◆ **What you will do**:
For the entries that follow, retype exactly the lines from the one containing "石鍋博子さんの「HUGHUG GOGO パーティ」へ_a0138976_1855260.jpg" to the one containing "Chuyện khó tin", inclusive, and only those. Images stay out of the copy.
··· Materials provided ···
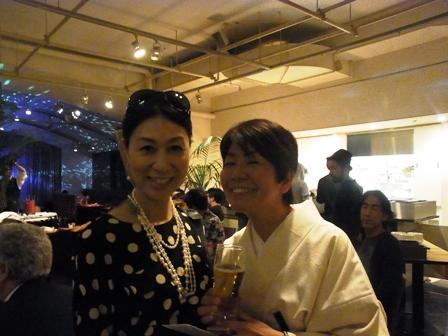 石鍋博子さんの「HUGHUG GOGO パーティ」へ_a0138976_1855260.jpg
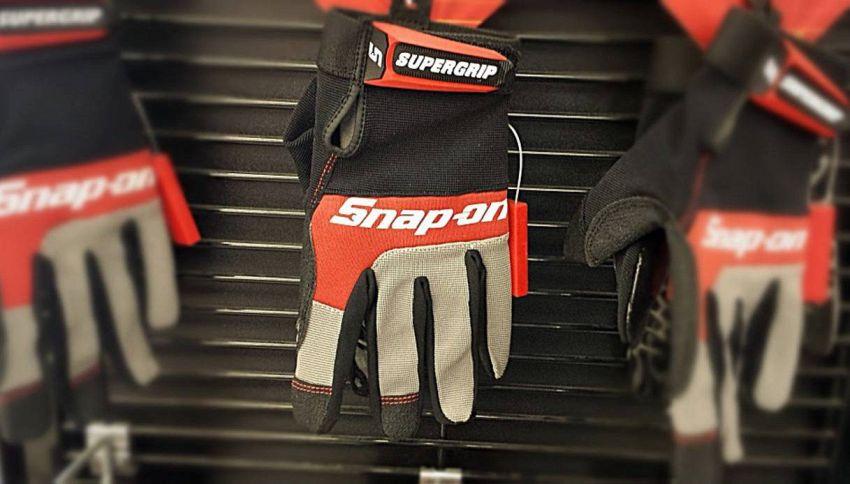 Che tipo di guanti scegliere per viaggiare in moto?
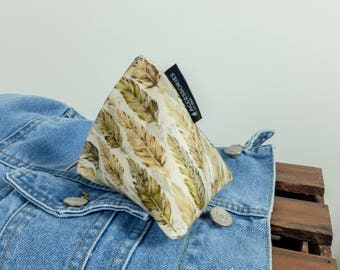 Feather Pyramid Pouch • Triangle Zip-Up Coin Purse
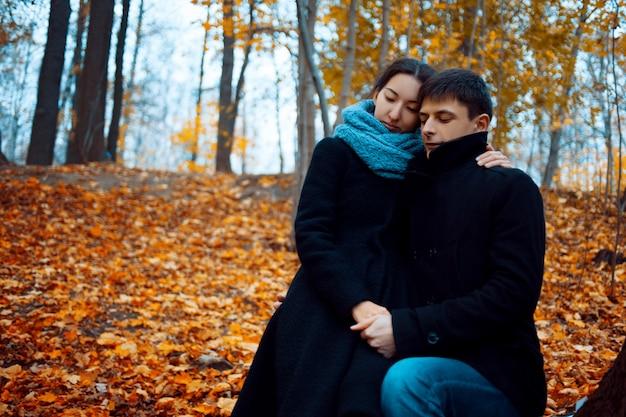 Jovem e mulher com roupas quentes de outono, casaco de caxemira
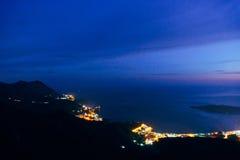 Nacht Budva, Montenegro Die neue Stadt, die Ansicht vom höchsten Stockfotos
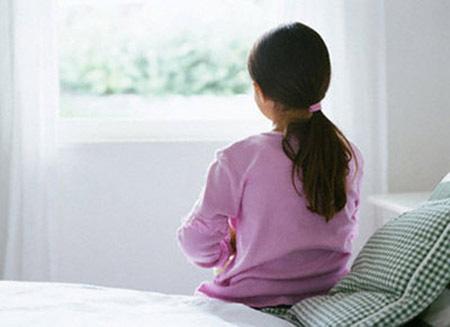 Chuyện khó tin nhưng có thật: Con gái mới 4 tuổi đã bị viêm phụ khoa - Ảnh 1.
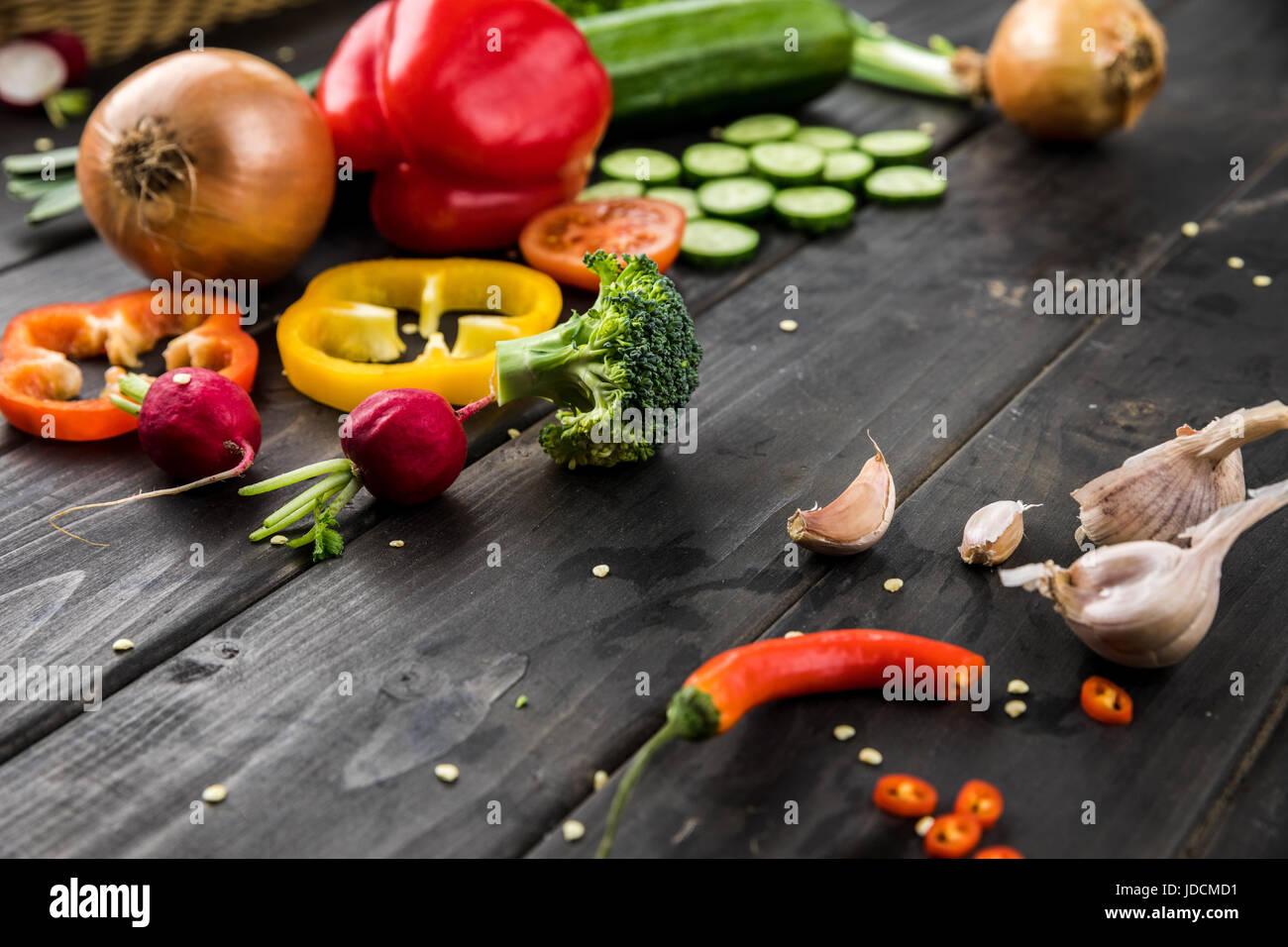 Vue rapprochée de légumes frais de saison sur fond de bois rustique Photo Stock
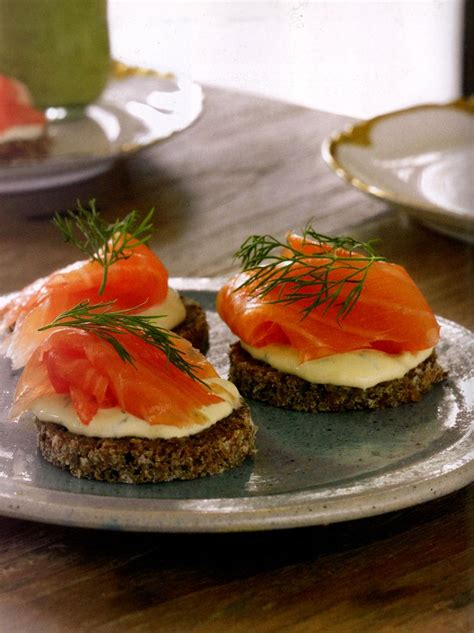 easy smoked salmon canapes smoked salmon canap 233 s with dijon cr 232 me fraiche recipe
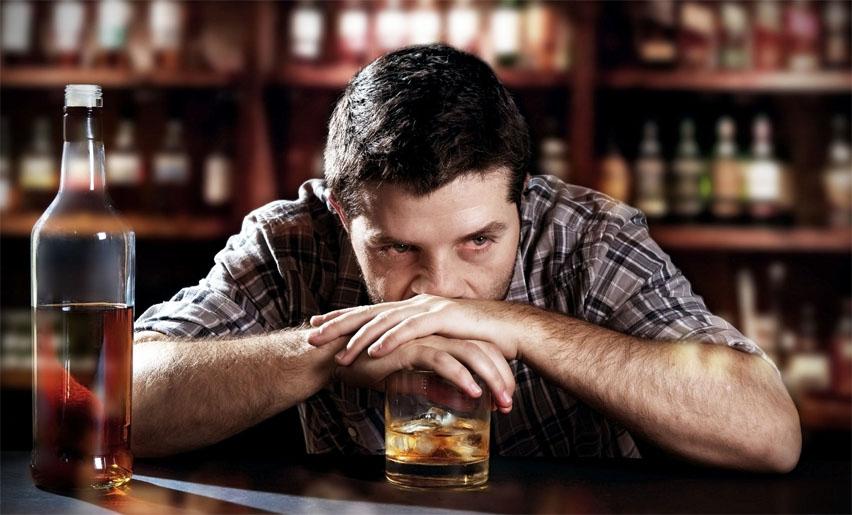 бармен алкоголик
···
··· Materials provided ···
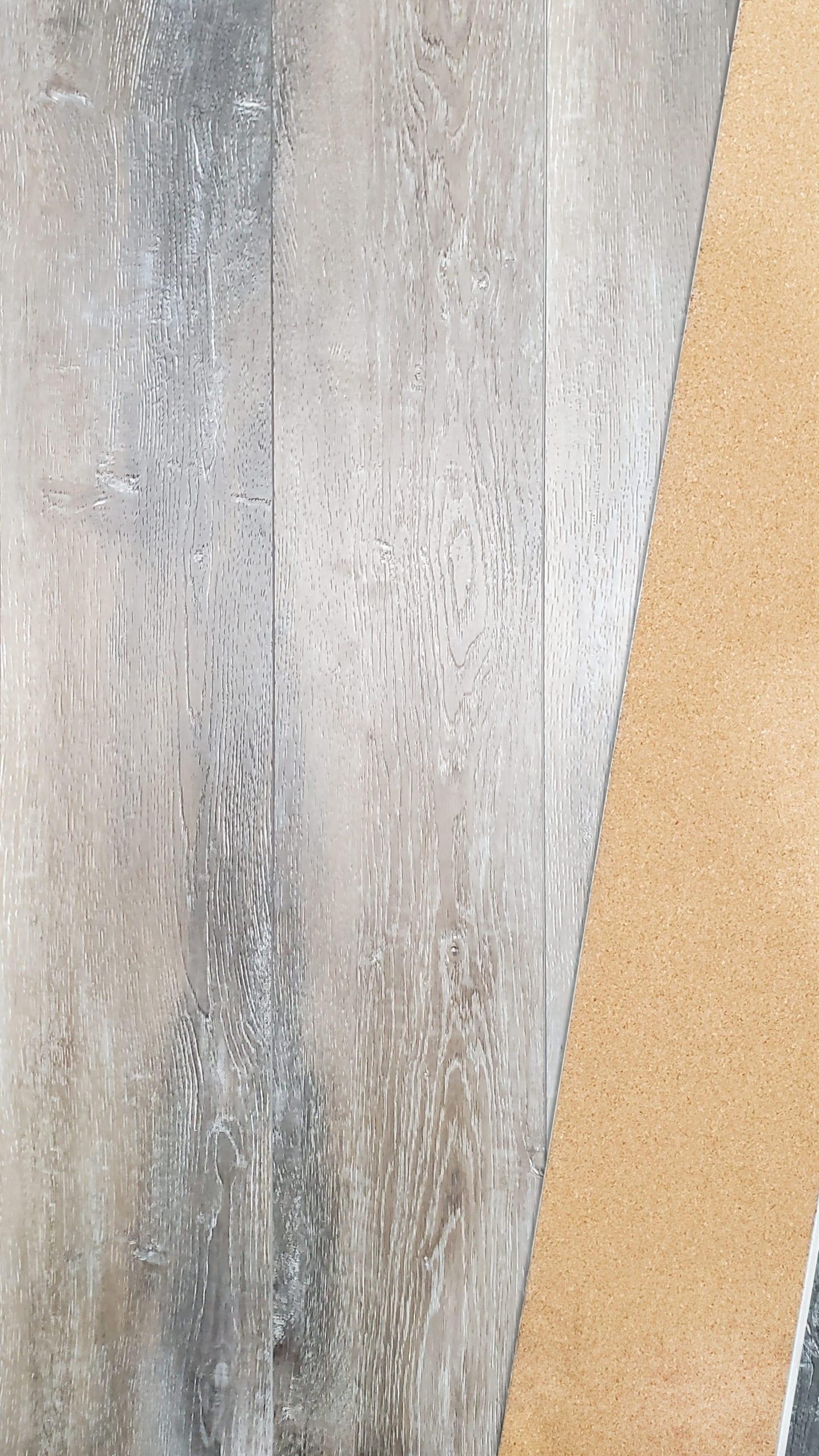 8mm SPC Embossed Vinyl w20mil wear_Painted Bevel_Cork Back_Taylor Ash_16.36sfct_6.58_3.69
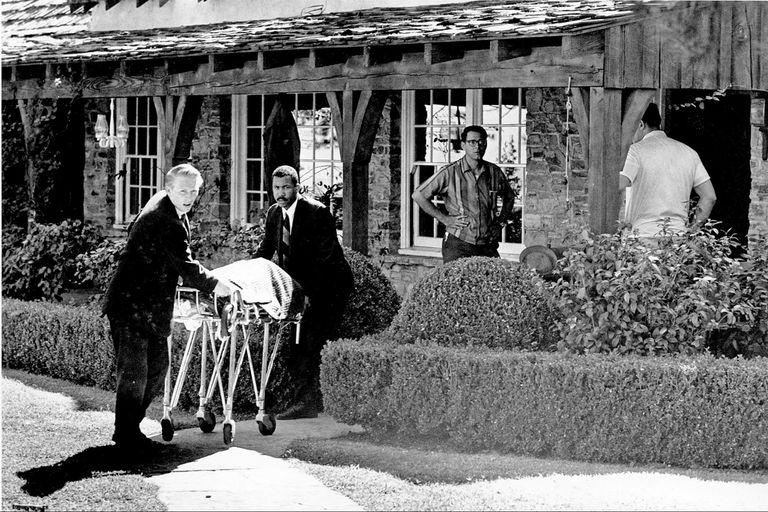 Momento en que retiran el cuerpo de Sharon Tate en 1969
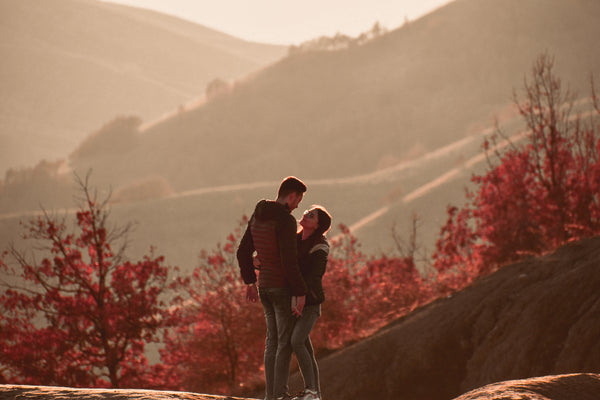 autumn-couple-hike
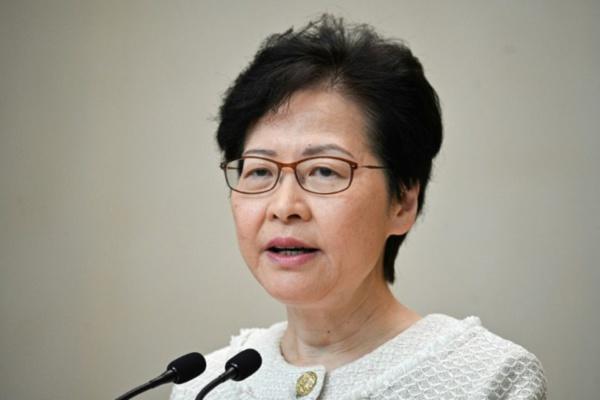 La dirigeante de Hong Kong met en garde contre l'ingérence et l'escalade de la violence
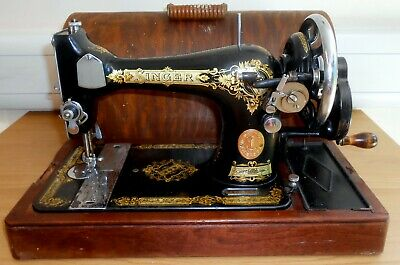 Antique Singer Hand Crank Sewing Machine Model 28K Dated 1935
···
◆ **Answer box**:
 石鍋博子さんの「HUGHUG GOGO パーティ」へ_a0138976_1855260.jpg
 Che tipo di guanti scegliere per viaggiare in moto?
 Feather Pyramid Pouch • Triangle Zip-Up Coin Purse
 Jovem e mulher com roupas quentes de outono, casaco de caxemira
 Nacht Budva, Montenegro Die neue Stadt, die Ansicht vom höchsten Stockfotos
 Chuyện khó tin nhưng có thật: Con gái mới 4 tuổi đã bị viêm phụ khoa - Ảnh 1.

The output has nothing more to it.